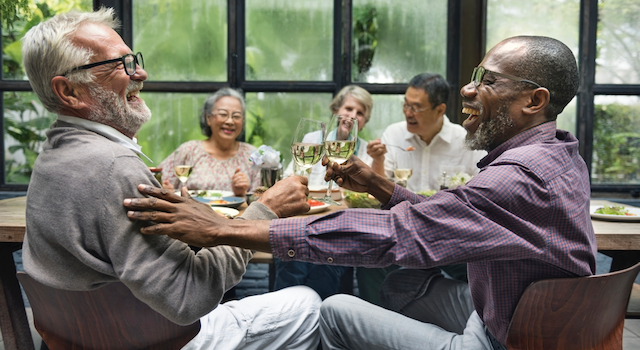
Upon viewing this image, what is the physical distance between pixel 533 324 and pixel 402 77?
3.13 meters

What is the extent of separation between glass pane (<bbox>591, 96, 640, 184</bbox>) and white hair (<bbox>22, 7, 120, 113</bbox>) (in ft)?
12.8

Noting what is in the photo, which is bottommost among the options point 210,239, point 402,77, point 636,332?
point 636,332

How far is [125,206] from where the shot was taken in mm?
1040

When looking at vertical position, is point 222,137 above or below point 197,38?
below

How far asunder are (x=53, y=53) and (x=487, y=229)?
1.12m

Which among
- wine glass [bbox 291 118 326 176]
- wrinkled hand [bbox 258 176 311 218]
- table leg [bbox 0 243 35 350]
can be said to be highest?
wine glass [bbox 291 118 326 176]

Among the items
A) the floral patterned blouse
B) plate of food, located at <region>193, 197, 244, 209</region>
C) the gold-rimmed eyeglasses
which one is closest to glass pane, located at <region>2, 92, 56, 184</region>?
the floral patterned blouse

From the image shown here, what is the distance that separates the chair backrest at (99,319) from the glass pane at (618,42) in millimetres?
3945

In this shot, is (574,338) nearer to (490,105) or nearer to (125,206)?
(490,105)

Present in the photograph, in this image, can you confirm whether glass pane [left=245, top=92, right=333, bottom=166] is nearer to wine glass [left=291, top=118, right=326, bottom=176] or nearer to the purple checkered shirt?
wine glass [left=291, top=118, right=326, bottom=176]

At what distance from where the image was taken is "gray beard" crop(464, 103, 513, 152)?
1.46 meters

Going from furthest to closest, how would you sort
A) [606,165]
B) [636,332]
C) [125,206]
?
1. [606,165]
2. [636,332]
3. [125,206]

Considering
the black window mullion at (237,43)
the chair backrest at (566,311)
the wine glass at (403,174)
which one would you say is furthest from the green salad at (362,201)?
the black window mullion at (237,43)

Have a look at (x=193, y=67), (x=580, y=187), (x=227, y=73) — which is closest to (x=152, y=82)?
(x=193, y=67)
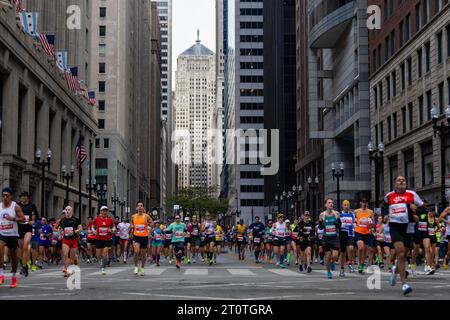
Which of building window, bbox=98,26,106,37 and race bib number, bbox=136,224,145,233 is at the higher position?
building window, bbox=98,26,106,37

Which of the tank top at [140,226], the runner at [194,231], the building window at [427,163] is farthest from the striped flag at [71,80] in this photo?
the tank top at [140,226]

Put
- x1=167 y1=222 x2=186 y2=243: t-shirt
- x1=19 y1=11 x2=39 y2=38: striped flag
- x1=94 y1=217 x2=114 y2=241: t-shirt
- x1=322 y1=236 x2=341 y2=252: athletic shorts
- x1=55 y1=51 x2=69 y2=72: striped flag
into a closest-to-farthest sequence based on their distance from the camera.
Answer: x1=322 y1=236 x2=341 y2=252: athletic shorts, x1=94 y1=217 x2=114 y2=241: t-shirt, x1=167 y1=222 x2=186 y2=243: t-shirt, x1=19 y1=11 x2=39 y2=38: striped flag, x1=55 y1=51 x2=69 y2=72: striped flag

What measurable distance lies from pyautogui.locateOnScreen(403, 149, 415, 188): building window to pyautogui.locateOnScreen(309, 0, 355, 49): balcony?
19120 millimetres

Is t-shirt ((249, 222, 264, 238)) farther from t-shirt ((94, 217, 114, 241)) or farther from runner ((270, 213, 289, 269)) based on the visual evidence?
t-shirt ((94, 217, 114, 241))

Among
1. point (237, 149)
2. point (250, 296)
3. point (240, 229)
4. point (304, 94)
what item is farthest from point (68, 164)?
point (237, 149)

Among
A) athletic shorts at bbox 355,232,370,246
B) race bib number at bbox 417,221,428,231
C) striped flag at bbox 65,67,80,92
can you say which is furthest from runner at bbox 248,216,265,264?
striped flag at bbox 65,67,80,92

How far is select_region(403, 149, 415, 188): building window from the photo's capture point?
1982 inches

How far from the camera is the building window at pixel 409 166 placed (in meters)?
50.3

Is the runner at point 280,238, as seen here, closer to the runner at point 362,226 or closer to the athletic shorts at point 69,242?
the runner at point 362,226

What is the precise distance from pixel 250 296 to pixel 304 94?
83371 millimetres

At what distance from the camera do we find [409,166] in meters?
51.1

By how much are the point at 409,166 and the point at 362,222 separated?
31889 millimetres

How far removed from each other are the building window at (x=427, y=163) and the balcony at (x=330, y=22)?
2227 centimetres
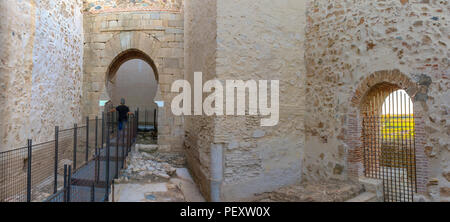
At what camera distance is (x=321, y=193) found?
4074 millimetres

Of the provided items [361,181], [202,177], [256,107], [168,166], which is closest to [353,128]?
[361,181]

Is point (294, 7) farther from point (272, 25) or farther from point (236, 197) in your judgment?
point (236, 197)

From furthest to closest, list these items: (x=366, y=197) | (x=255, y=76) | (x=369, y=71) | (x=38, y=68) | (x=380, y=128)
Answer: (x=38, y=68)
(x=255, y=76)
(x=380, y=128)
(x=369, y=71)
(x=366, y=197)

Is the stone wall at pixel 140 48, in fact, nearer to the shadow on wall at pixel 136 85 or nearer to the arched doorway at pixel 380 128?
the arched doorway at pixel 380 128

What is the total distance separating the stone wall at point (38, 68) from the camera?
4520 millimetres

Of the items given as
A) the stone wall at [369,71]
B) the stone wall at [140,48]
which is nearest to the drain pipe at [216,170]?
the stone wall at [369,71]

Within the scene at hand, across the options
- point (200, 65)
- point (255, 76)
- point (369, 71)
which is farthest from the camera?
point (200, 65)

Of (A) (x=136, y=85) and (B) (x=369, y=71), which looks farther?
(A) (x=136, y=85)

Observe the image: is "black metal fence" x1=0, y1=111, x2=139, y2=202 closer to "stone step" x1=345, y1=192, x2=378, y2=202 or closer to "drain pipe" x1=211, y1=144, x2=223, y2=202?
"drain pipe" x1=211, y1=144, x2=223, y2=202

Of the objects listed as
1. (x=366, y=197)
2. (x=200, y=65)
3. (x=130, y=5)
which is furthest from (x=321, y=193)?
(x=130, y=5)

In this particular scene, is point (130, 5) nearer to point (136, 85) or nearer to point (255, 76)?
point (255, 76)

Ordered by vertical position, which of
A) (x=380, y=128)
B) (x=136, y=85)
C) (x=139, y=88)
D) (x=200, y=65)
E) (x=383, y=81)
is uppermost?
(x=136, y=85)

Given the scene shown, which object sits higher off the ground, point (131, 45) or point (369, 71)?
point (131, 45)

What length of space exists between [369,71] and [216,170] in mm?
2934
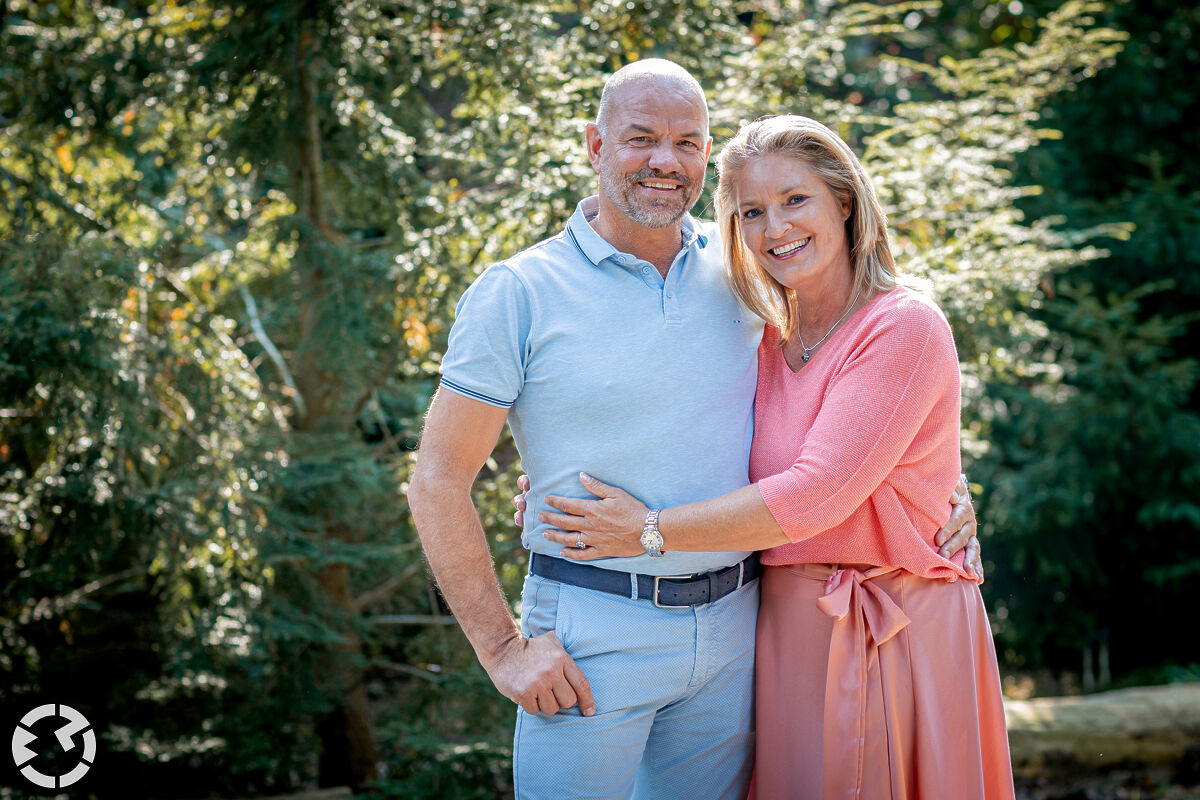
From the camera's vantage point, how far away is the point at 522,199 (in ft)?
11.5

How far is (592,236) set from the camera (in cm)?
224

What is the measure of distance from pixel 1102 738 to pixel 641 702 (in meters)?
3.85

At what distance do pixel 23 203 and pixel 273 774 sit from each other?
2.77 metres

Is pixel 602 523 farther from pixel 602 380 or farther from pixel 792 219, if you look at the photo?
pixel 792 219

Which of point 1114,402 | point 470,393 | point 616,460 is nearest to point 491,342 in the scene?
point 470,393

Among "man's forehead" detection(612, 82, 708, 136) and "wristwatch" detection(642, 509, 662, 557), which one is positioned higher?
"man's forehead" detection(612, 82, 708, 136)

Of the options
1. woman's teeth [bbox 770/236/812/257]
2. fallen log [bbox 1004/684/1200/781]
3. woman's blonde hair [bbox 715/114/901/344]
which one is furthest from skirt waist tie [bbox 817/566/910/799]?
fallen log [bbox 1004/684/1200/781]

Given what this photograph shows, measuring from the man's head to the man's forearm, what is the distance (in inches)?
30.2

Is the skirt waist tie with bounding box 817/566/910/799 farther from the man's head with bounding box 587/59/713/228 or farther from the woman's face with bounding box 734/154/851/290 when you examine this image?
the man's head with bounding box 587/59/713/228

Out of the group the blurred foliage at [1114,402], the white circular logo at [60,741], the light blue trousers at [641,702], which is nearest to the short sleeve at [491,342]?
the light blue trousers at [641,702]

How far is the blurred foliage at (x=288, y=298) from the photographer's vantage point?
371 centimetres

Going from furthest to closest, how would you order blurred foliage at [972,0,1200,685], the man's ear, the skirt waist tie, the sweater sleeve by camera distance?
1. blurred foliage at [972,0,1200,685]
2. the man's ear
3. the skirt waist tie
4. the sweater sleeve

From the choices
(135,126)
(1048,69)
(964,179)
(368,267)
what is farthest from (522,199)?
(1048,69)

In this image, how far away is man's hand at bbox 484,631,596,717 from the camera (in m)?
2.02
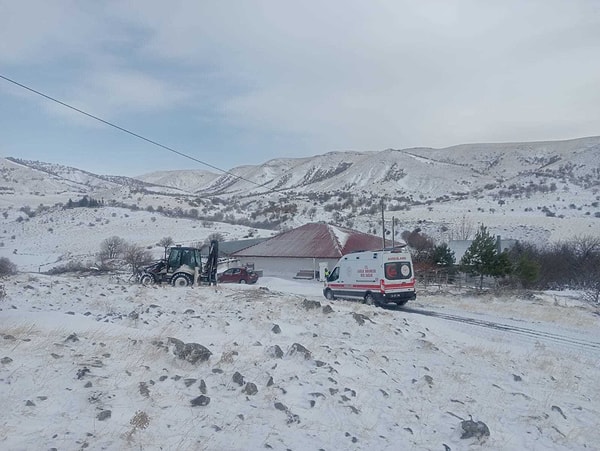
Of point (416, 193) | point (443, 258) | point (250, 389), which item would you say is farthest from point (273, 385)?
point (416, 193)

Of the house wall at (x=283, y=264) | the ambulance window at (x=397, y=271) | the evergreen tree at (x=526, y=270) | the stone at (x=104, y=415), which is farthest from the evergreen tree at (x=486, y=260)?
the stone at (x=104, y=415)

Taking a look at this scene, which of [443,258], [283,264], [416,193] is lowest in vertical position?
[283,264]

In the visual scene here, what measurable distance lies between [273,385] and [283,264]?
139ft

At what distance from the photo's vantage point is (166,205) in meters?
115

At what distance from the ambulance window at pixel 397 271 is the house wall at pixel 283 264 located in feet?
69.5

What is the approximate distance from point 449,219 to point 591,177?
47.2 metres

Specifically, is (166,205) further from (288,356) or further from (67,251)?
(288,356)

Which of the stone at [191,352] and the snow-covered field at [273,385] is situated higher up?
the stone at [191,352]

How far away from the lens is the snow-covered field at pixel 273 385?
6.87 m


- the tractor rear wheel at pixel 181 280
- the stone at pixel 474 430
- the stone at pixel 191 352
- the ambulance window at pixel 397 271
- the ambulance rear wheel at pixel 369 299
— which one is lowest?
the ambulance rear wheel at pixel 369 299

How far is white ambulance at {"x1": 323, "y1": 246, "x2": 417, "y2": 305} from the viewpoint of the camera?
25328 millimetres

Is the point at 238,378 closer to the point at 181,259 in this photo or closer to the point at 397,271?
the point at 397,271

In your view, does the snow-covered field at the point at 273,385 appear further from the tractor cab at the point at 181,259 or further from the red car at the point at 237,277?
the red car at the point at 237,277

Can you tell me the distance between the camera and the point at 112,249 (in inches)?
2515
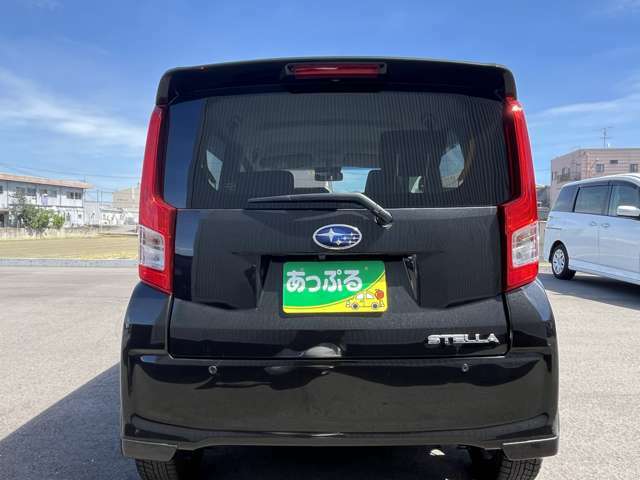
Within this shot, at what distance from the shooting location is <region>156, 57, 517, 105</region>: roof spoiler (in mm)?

########

* _Your instructions_: Exactly the lines from the line containing "From the choices" through the last line of the entries above are to be quoted, both included, and nothing else. Pictures are left out.

* _Task response_:
From the choices
(135,126)
(1048,69)
(964,179)
(368,267)
what is farthest from (522,199)?
(1048,69)

In this image, how far away is man's hand at bbox 484,631,596,717 from the camera (in m)?
2.02
Of point (416, 193) | point (443, 258) | point (250, 389), which item would you say is farthest from point (273, 385)?
point (416, 193)

Of the house wall at (x=283, y=264) | the ambulance window at (x=397, y=271) | the evergreen tree at (x=526, y=270) | the stone at (x=104, y=415), which is farthest from the evergreen tree at (x=486, y=260)?
the stone at (x=104, y=415)

Taking a look at this scene, which of [443,258], [283,264], [416,193] is lowest in vertical position?
[283,264]

In the visual scene here, what measurable distance lies between [273,385] and [283,264]?
139ft

At what distance from the photo's vantage point is (166,205) in meters?
115

At what distance from the ambulance window at pixel 397 271 is the house wall at pixel 283 264 located in feet?
69.5

What is the approximate distance from point 449,219 to point 591,177?
47.2 metres

Specifically, is (166,205) further from (288,356) or further from (67,251)?
(288,356)

Which of the stone at [191,352] and the snow-covered field at [273,385] is situated higher up?
the stone at [191,352]

How far away from the lens is the snow-covered field at pixel 273 385?
6.87 m


- the tractor rear wheel at pixel 181 280
- the stone at pixel 474 430
- the stone at pixel 191 352
- the ambulance window at pixel 397 271
- the ambulance rear wheel at pixel 369 299
— which one is lowest?
the ambulance rear wheel at pixel 369 299

How far is white ambulance at {"x1": 323, "y1": 246, "x2": 417, "y2": 305} from the viewpoint of the camera?
25328 millimetres

Is the point at 238,378 closer to the point at 181,259 in this photo or closer to the point at 397,271?
the point at 397,271

In your view, does the snow-covered field at the point at 273,385 appear further from the tractor cab at the point at 181,259 or further from the red car at the point at 237,277?
the red car at the point at 237,277

Can you tell me the distance between the camera and the point at 112,249 (in inches)?
2515
Within this shot, at what distance from the shooting location is <region>156, 57, 517, 105</region>: roof spoiler (in mm)?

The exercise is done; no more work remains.